* [Passage shown]:

The Marie Curie Initial Training Network SPOT-ITN will establish a multi-site network of early stage and experienced researchers at 9 partner institutions - including 3 from the private sector - in 4 European member countries and Israel to investigate fundamental and applied aspects of thermotolerance mechanisms contributing to the protection of pollen development at increased ambient temperatures. The envisioned joint research program is of broad commercial interest and will be an important contribution to the efforts undertaken world-wide to ensure future stability of food production in view of the prognosticated global climate change. Although the initial focus will be on tomato as an important agricultural crop, the results are expected to become applicable to other cultivated plants in the long run.

* [Data under study]:
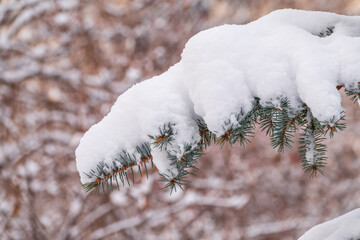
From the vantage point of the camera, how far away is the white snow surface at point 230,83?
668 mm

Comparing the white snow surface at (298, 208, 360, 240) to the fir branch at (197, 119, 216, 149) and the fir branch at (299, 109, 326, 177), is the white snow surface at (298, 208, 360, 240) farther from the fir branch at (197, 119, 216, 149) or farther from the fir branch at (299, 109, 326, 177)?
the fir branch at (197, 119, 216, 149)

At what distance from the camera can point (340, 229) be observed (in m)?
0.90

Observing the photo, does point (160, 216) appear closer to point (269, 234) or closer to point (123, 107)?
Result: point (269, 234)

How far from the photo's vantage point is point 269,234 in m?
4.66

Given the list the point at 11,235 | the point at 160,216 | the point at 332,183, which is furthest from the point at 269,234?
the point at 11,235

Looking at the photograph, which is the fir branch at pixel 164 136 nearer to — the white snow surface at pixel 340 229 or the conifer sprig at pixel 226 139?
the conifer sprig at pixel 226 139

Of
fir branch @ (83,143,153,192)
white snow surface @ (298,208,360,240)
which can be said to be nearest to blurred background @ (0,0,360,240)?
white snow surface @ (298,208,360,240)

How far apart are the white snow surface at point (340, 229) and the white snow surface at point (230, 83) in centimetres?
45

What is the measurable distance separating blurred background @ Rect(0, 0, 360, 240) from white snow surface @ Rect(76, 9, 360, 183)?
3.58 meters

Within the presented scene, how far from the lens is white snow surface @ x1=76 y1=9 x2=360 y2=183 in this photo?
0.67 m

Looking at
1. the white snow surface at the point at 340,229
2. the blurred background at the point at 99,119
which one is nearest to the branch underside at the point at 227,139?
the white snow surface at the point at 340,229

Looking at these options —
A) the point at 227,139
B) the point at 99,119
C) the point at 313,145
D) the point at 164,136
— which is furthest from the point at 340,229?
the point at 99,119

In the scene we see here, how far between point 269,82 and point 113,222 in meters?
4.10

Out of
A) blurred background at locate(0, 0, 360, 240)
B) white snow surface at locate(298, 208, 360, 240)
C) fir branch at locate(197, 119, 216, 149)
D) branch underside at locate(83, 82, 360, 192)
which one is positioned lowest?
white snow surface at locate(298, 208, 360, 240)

...

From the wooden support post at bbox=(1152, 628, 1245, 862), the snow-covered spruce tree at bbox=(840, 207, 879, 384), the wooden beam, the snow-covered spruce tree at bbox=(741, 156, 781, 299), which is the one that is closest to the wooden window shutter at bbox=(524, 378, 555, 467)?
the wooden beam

...

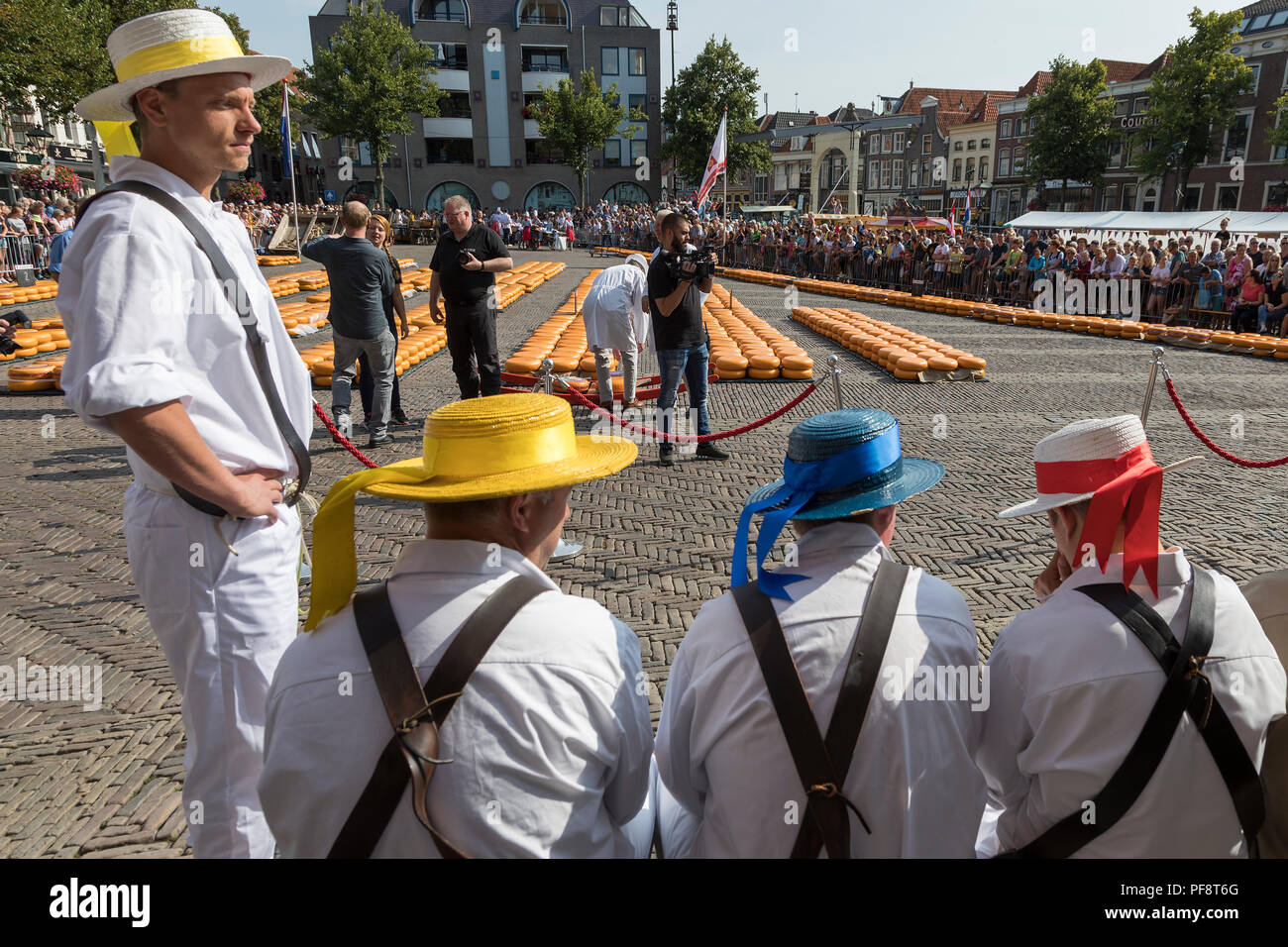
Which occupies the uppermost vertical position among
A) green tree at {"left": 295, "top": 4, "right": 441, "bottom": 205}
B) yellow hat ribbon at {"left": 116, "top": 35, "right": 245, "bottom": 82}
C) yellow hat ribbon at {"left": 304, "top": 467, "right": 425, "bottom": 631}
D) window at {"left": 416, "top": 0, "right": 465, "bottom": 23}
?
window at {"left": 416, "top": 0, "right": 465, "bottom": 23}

* [About this exercise]:
Can you quote the SPOT-ITN passage word for word, starting at "The Marie Curie" and ending at "the long run."?

* [Answer space]:
The Marie Curie Initial Training Network SPOT-ITN will establish a multi-site network of early stage and experienced researchers at 9 partner institutions - including 3 from the private sector - in 4 European member countries and Israel to investigate fundamental and applied aspects of thermotolerance mechanisms contributing to the protection of pollen development at increased ambient temperatures. The envisioned joint research program is of broad commercial interest and will be an important contribution to the efforts undertaken world-wide to ensure future stability of food production in view of the prognosticated global climate change. Although the initial focus will be on tomato as an important agricultural crop, the results are expected to become applicable to other cultivated plants in the long run.